La replica del presidente delle associazioni che gestiscono la sala cinematografica alla richiesta di informazioni partita dal movimento politico 'La giusta causa'. "Sproporzione eccessiva tra costi e ricavi" spiega Dilonardo

Abbiamo dato comunicazione sui social della 'sospensione' dell’attività – e mai della definitiva chiusura – e ci siamo intenzionalmente limitati a questo tipo di informazione, con la precisa e onesta finalità di informare il pubblico della sala. Gli attestati di stima e di sostegno che ci hanno piacevolmente sommersi e talvolta commossi ci hanno sollecitati a chiarire le motivazioni che oggettivamente sono alla base della comunicazione resa e sono di natura economica essendo le spese superiori ai ricavi". Dovrebbe trattarsi quindi di uno stop temporaneo e non di un 'definitivo addio', quello del cinema Abc di Bari, almeno sentendo le parole di Giulio Dilonardo, presidente di Agis-Anec di Puglia e Basilicata.

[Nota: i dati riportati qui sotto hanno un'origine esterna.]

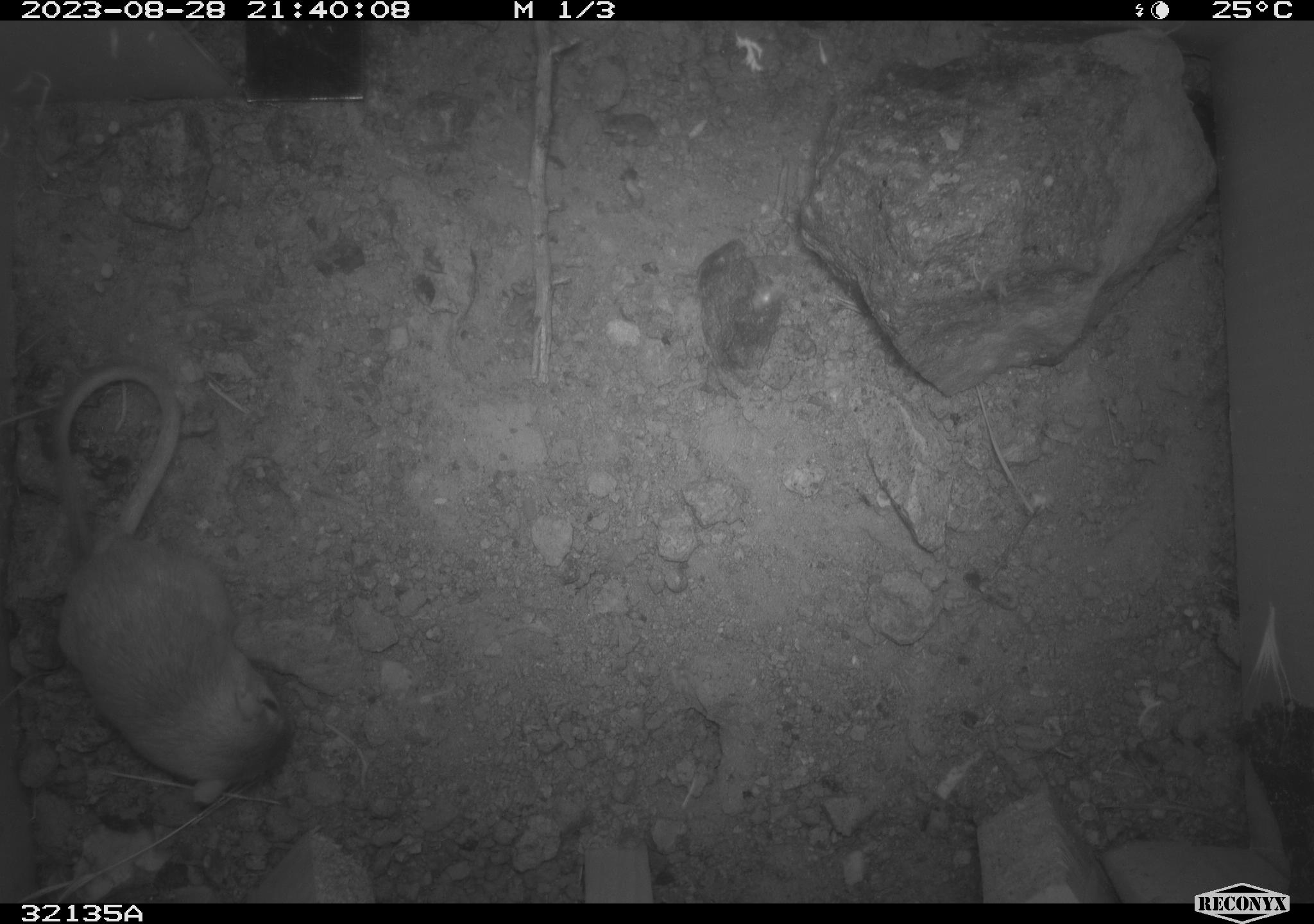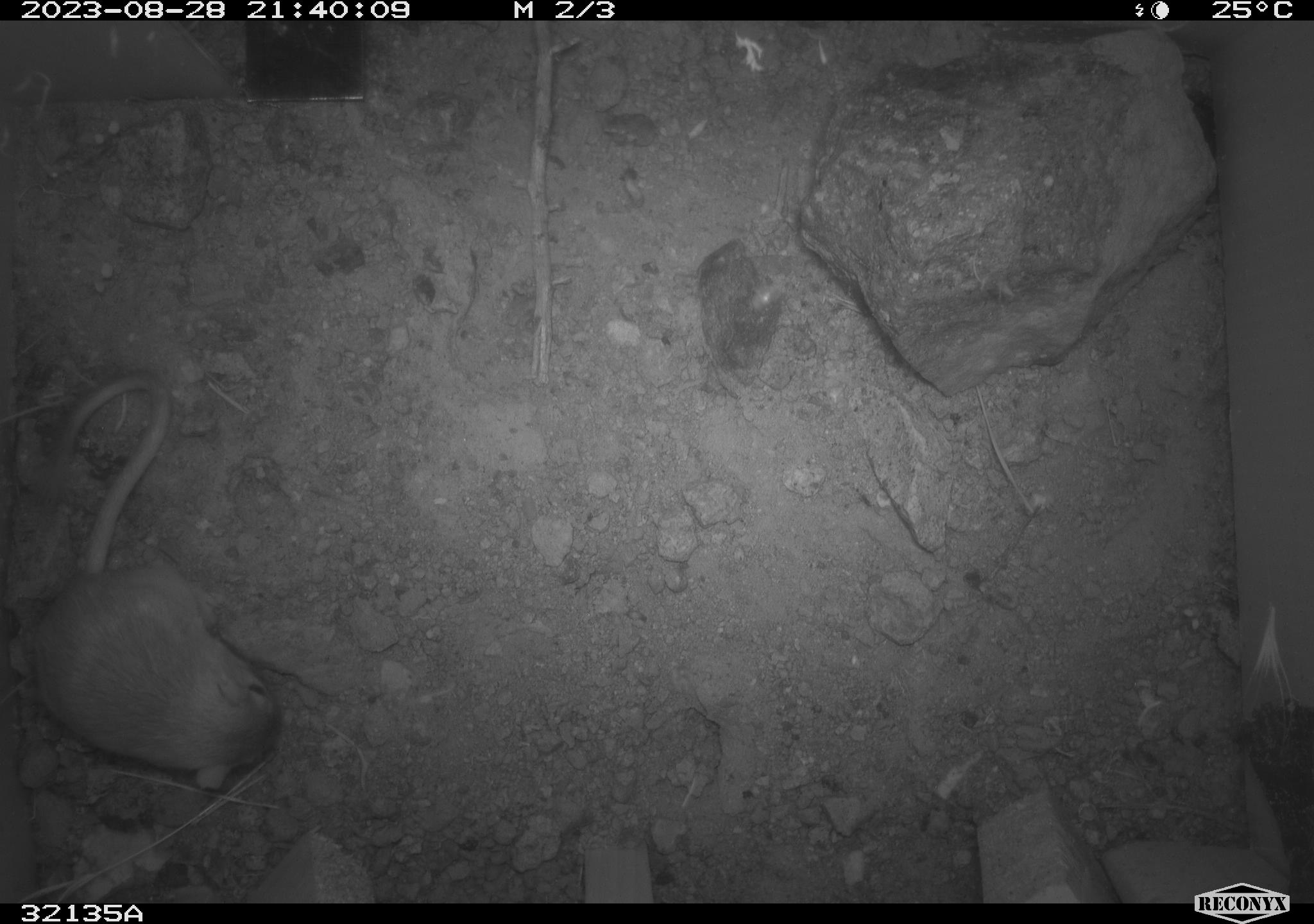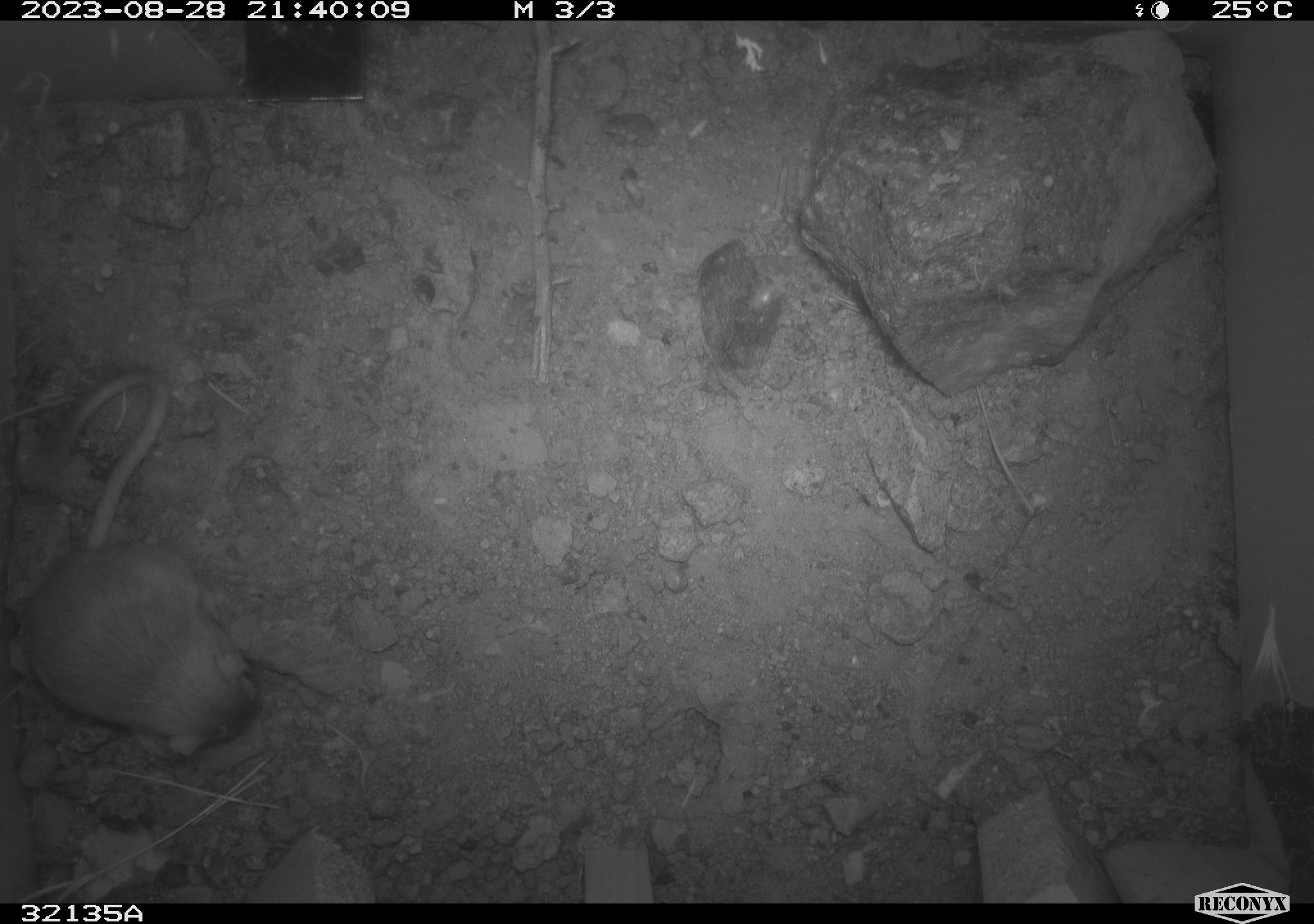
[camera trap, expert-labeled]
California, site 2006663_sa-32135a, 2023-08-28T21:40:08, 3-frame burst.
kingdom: Animalia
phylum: Chordata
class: Mammalia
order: Rodentia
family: Cricetidae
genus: Peromyscus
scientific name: Peromyscus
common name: deer mice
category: peromyscus species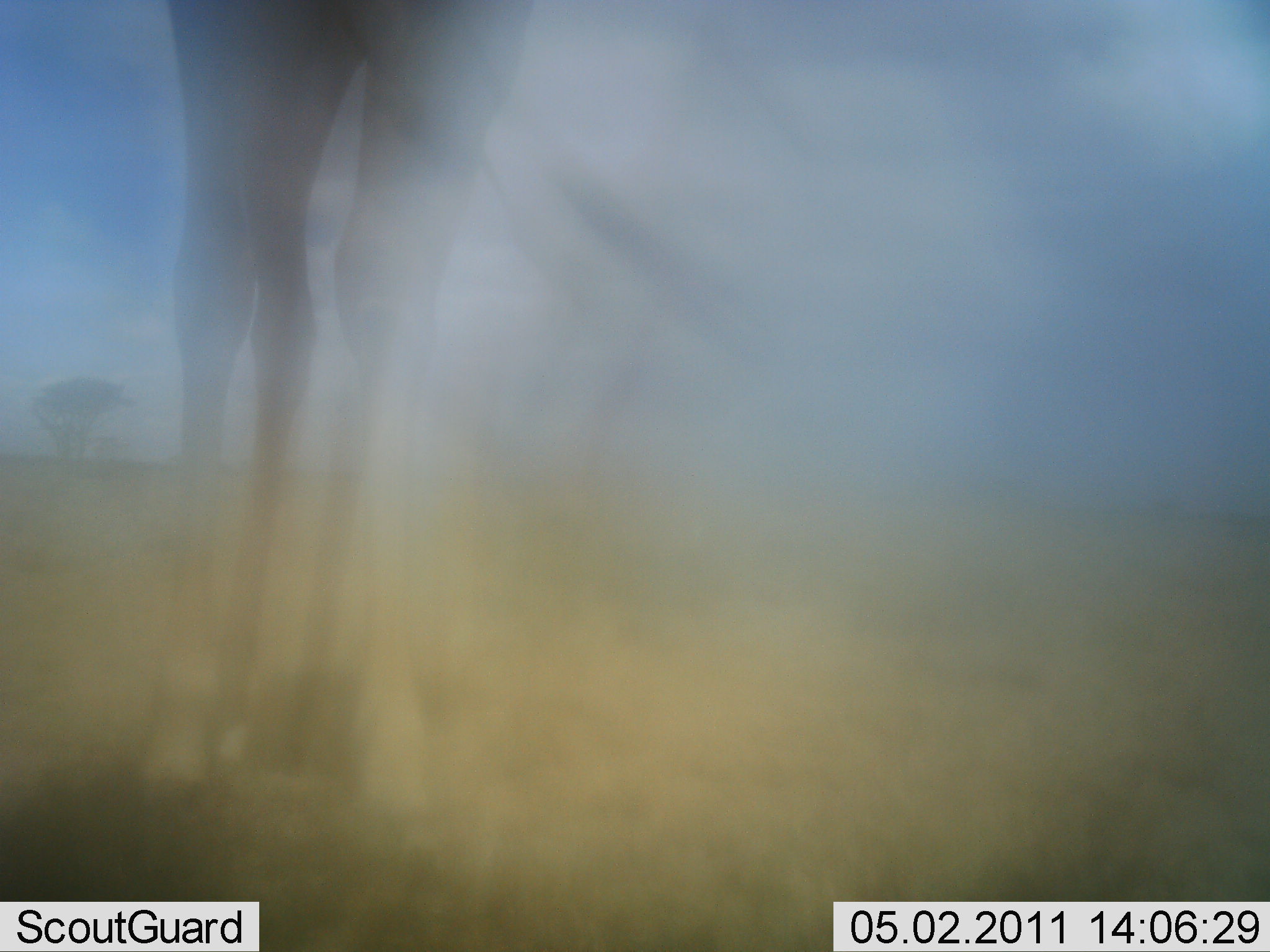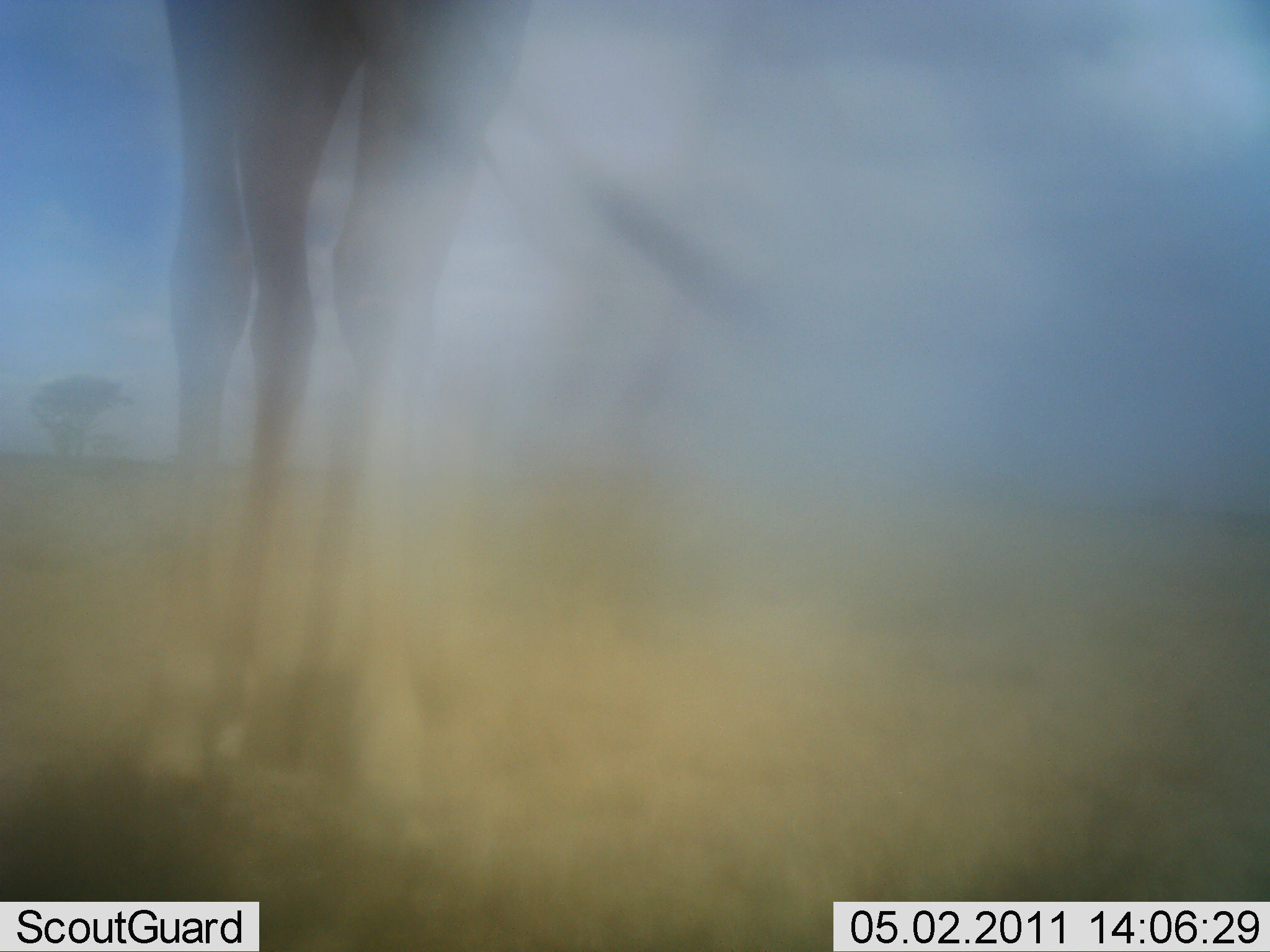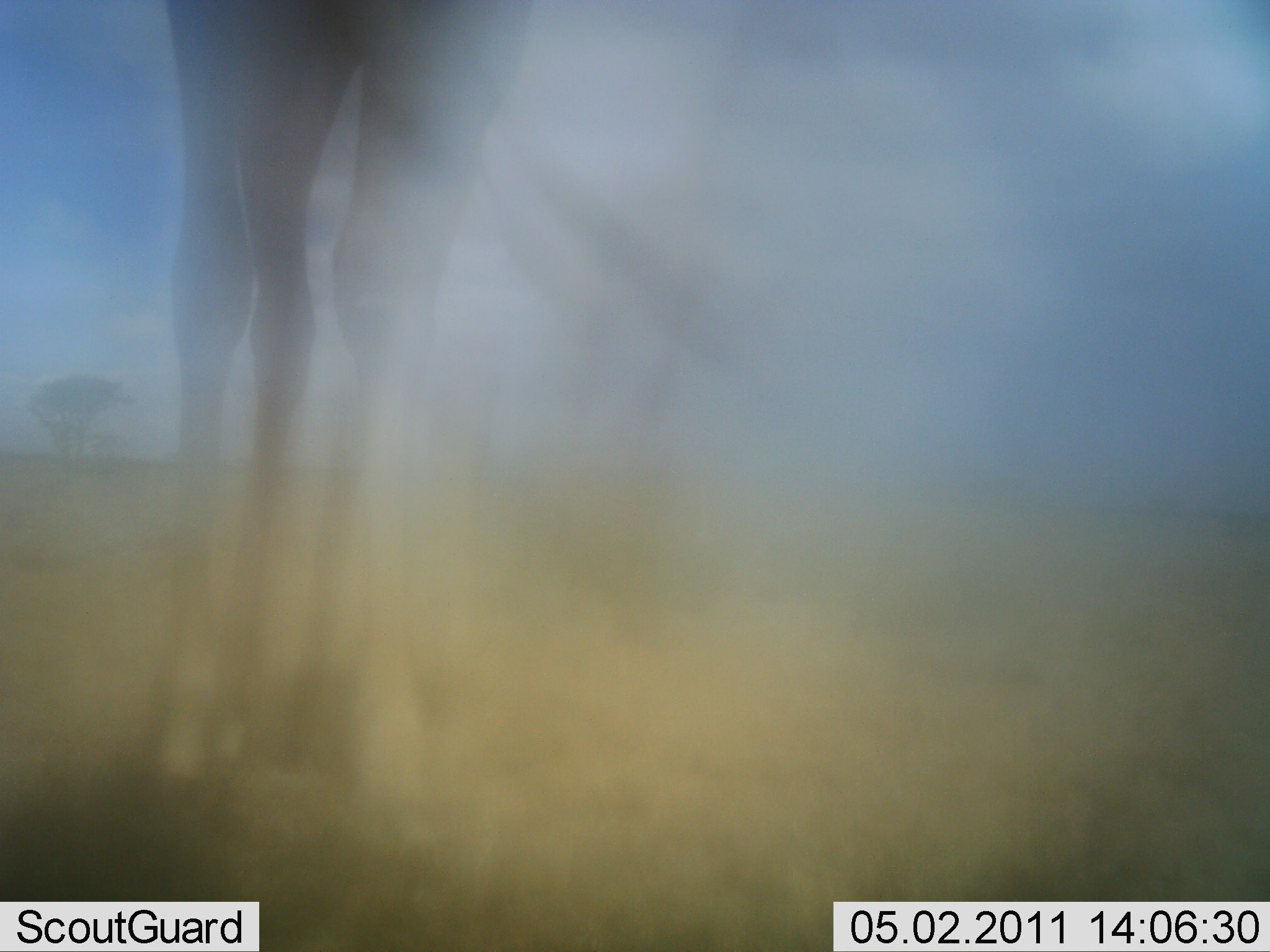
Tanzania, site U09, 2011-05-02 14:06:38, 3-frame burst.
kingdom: Animalia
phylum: Chordata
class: Mammalia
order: Artiodactyla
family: Giraffidae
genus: Giraffa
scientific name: Giraffa camelopardalis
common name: giraffe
Giraffe (Giraffa camelopardalis), count 1. Behavior (volunteer vote fractions): standing 91%, resting 0%, moving 9%, interacting 0%. Young present (vote fraction): 0%. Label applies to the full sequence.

In una lettera di replica inviata a Michele Laforgia, rappresentante del movimento politico 'La giusta causa', si chiarisce così i motivi che hanno portato l'amministrazione del cinema a San Girolamo a comunicare la sospensione delle attività attraverso la loro pagina Facebook. Scelta che ha smosso la cittadinanza, tanto da portare persino alla creazione di una raccolta firme per salvare la sala cinematografica attiva da 40 anni. La discrepanza tra costi e ricavi della struttura è stata notata dopo il rinnovo del consiglio di amministrazione della società 'Abc centro di cultura cinematografica'. Nonostante le forti perdite, però, l'assemblea dei soci ha comunque votato all'unanimità per riscostituire il capitale sociale.

"Sospensione decisa per pianificare un business plan"

La sospensione è stata così decisa, si legge nella lettera, per "contenere i costi e pianificare un business plan per la riorganizzazione della struttura, al fine precipuo di valorizzarne l’essenza sociale, anche attraverso l’incremento degli spazi, e programmando nuove attività" ricorda Dilonardo. Il riavvio delle attività avverrà al termine dei colloqui attualmente in corso con Comune e Regione, non solo per l'Abc, ma anche per i contenitori culturali limitrofi, come il nuovo Polo delle arti e della cultura regionale, l'Apulia Film House e l'Arena cinematografica. "Tutti elementi fondamentali per redigere un piano di rilancio credibile - continua la nota - e quell’auspicabile sinergia tra pubblico e privato che il cinema merita, al di là dei proclami, per assicurare longevità all’ intervento e consolidare gli obbiettivi che sempre ci siamo prefissi". Insomma, il cinema Abc non è destinato a morire, ma 'risorgerà' con un piano sinergico che non porti la gestione al fallimento.  "Ora dobbiamo andare avanti - la replica di Laforgia - e abbiamo proposto un incontro, per discutere del piano di gestione e dell’effettivo rilancio. Per questo dobbiamo chiedere alle istituzioni non solo un sostegno economico ma anche un impegno per la programmazione come era ai tempi del Circuito D'Autore".